_WORK ITEM:_
If a line in the listing below includes the word "dist", pick it out.

_RAW DATA:_
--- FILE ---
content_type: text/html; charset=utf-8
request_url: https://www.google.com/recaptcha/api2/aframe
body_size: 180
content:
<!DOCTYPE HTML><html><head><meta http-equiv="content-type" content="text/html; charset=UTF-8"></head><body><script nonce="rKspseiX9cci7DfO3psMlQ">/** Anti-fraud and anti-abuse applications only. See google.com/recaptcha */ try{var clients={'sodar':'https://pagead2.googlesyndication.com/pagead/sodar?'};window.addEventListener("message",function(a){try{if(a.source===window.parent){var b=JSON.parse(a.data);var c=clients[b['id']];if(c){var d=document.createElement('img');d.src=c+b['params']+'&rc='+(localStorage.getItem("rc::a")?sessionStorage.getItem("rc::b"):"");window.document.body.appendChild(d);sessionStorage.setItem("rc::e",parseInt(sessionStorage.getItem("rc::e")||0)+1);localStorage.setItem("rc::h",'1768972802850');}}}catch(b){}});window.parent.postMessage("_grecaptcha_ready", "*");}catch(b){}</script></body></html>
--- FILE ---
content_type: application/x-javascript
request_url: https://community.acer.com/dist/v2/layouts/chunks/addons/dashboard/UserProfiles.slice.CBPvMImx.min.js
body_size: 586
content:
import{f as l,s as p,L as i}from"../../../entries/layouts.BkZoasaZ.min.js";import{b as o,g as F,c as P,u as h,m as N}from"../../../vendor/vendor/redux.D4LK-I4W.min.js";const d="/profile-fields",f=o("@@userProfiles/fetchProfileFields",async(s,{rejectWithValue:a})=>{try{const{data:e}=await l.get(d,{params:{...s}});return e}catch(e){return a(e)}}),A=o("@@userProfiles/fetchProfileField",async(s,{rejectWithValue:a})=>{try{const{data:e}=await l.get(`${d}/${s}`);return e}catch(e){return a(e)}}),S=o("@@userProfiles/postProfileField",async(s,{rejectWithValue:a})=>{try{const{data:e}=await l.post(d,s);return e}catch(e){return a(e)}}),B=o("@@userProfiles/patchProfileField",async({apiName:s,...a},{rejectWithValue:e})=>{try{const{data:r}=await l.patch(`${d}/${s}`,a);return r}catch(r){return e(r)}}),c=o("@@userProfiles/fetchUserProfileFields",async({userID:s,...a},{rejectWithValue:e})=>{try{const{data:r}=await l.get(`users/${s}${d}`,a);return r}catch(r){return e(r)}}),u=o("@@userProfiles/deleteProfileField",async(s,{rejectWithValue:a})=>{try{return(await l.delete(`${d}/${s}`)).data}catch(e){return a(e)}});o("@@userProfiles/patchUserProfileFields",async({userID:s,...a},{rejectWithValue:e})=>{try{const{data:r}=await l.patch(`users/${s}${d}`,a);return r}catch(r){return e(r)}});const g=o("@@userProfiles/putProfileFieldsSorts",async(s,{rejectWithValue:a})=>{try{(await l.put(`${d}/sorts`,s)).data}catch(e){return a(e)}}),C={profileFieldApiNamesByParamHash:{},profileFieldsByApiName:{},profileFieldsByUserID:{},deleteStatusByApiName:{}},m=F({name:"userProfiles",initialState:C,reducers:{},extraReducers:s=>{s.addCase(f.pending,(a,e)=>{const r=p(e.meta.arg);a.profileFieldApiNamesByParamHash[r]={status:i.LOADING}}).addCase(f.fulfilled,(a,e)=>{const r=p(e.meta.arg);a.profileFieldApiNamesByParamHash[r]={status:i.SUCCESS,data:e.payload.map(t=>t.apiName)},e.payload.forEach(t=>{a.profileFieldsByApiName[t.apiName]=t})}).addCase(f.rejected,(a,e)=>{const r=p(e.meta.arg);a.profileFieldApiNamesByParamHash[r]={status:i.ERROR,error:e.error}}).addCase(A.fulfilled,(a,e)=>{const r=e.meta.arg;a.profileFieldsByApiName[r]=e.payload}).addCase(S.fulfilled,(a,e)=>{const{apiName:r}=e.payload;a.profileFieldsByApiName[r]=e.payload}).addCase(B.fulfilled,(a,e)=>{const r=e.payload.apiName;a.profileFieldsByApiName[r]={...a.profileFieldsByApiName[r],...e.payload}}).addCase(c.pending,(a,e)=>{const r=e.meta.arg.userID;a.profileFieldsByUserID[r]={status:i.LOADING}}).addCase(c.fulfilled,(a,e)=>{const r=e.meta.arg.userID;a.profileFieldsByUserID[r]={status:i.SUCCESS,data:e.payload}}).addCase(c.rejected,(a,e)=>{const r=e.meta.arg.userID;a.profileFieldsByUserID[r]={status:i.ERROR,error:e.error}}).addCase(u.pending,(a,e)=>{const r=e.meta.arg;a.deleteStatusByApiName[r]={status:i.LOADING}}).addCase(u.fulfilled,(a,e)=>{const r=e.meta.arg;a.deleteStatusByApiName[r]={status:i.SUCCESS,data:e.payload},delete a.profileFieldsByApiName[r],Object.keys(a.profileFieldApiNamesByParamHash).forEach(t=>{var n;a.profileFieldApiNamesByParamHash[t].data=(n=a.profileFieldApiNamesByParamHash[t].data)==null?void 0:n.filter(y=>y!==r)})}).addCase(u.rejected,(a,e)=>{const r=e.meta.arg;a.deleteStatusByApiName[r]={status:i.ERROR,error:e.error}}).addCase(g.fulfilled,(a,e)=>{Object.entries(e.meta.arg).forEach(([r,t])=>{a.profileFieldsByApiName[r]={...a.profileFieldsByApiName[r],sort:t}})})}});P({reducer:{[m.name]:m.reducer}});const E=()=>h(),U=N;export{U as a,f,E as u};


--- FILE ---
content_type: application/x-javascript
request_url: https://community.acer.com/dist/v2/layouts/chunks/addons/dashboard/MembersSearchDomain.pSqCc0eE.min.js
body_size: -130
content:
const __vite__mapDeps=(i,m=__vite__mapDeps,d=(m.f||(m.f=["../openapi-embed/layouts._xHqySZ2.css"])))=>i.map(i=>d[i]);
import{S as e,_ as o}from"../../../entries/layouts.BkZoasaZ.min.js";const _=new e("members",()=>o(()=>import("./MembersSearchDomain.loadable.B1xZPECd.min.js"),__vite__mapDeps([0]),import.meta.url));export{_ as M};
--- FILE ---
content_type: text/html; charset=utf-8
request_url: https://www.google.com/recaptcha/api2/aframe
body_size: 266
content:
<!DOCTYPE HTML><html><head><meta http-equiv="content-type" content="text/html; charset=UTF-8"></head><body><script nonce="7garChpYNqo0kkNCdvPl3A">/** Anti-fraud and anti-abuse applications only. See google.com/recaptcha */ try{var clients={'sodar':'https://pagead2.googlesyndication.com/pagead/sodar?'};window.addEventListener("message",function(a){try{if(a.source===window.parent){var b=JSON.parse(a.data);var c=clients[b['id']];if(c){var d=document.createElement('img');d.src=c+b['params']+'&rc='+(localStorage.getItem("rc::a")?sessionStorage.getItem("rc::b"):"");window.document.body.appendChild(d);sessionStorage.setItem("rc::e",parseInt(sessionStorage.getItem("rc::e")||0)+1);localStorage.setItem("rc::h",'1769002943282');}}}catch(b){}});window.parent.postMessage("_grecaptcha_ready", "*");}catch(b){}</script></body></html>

_SOLVED EXERCISE:_
request_url: https://community.acer.com/dist/v2/layouts/chunks/addons/dashboard/UserProfiles.slice.CBPvMImx.min.js
request_url: https://community.acer.com/dist/v2/layouts/chunks/addons/dashboard/MembersSearchDomain.pSqCc0eE.min.js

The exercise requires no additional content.